I get such joy from re-reading my old blog posts. So my goal is to post every day this month to get back into the habit. I’ve experienced so much this year, and I’d like to remember some of it.

Worry

With the quick snapping back of a wobbly neck

My foundation cracks, tears flow

I can’t keep you safe in their arms

And has your spine curved your neck too much today anyway?

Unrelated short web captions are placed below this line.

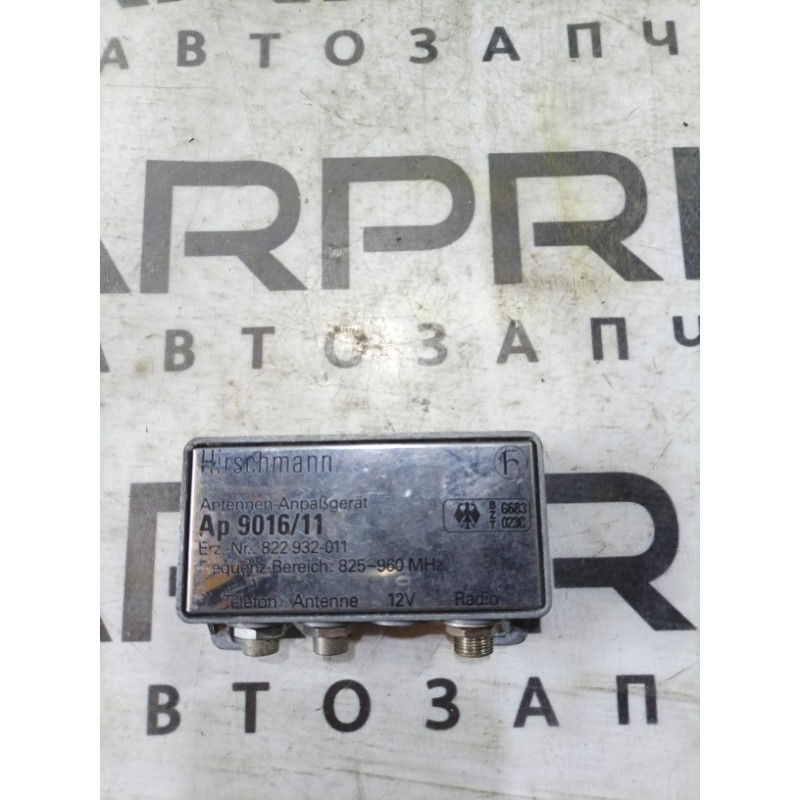 Блок управления антенной (электрика / блок управления) Mercedes-Benz E-class W124 1990 3.2 822932-011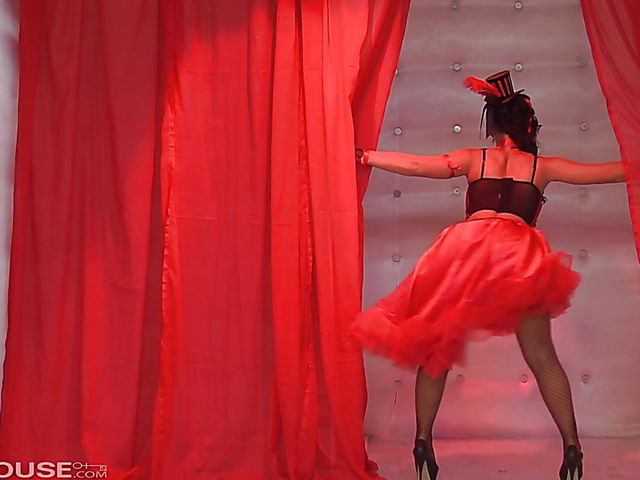 Phoenix Marie - MILF gloryhole performance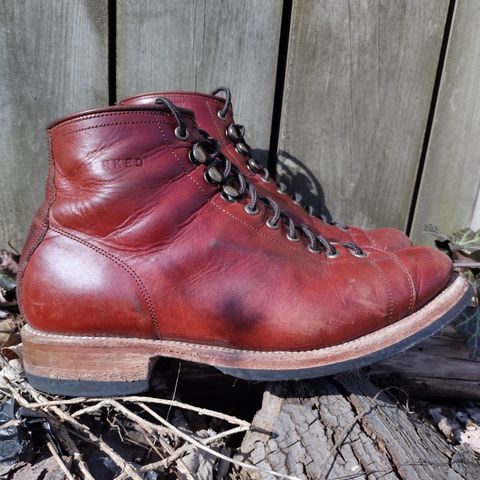 Unmarked Archie Boots in La Señora Red Horse Glazed Pull-up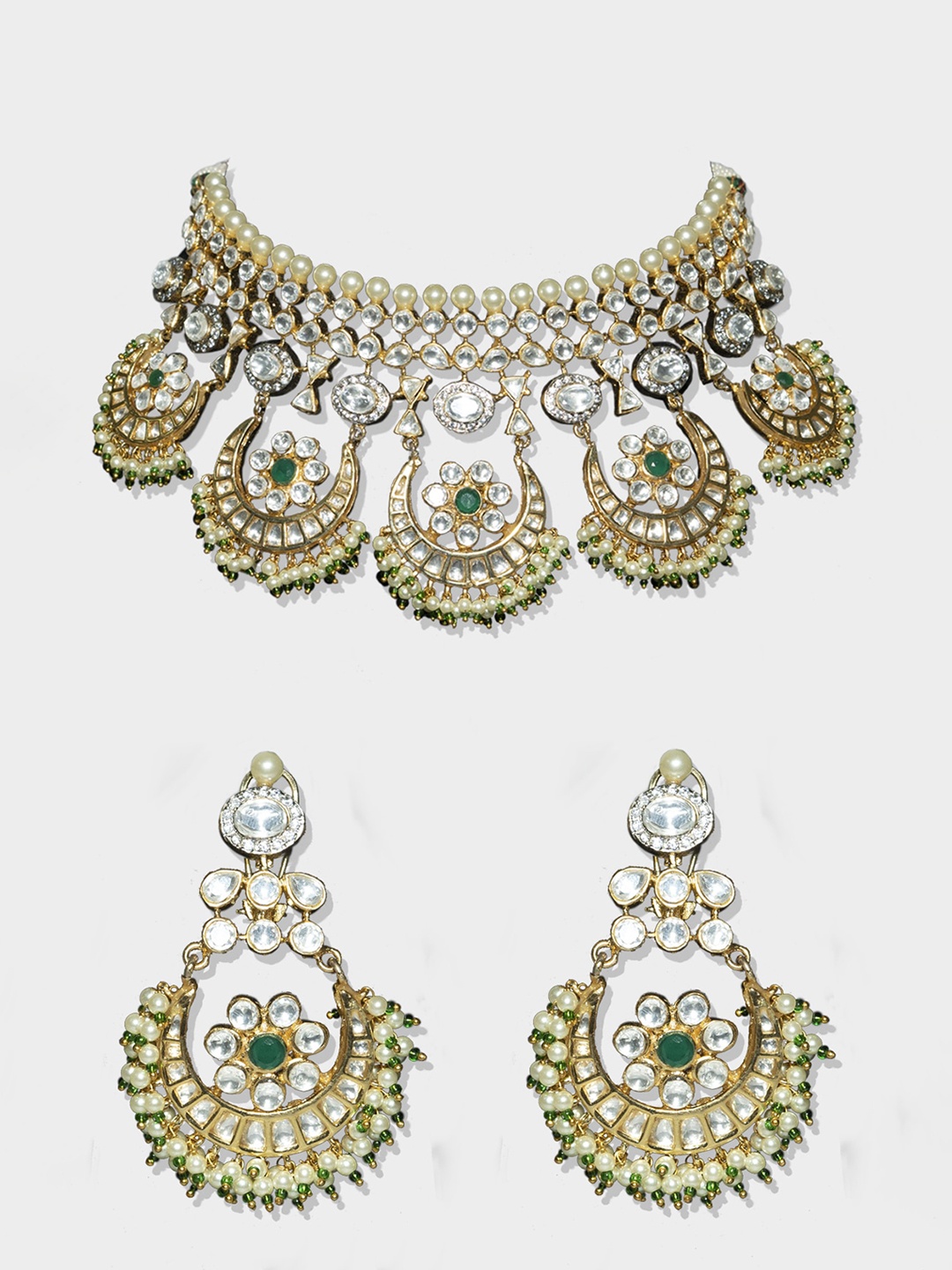 

AURAA TRENDS Gold-Plated White & Green Kundan Studded Necklace Set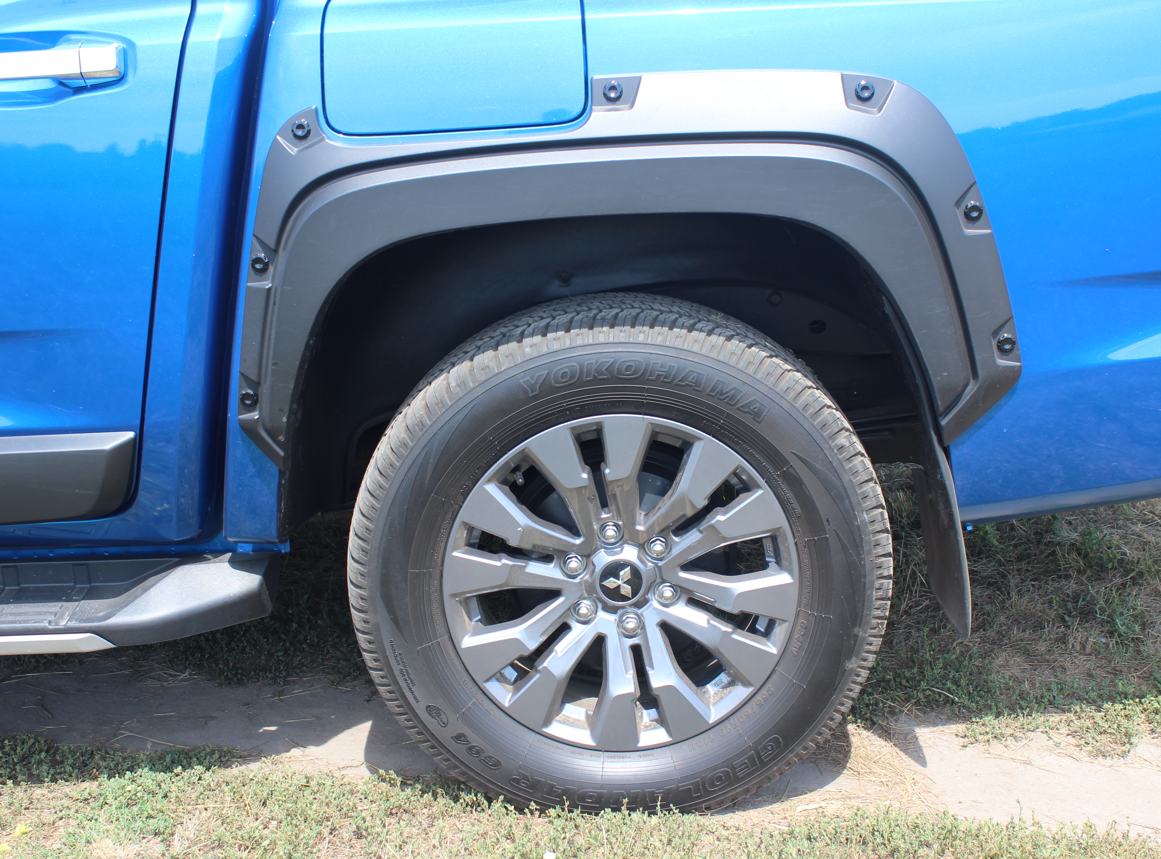 Тест-драйв Mitsubishi L200: великий пікап з економним "серцем"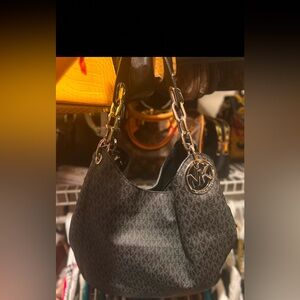 Michael Kors Hobo/Satchel Bag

Did I not do enough to stop it?

You didn’t eat much this morning

And we meet with the feeding team on Wednesday

They don’t see what we see

A happy healthy baby

They say you’re not on the right curve

So many curves you have thrown us already

Young Tiger

My legs are exhausted from all the tension

Grounding myself firmly so that you have a steady nap

Or so I can rock away your uneasiness

Exhaustion

I never quite anticipated the exhaustion

Even though I have an amazing support system…

I have to lean against the stairwell wall to descend safely, each six times per day that I go down to prepare bottles from my pumped milk

My thighs unsteady, my Achilles aching.

“You just had major surgery,” I can still hear the nurse chastising, when I refused pain meds on Day 3.

The majorness now sinks deep into my low back, which sears hot whenever I tilt my pelvis the wrong way

The majorness keeps me from returning to an exercise regimen, my mildly split abdomen struggling to hold me tight

My breathing, once full, is now shallow and full of worry, causing my digestion to slow and body to tense and vent

Tender pink lines crawl all across my pouching lower belly, a forever story of our expansion

Isn’t it great that the body forgets all of this? Someone said to me recently. I won’t forget.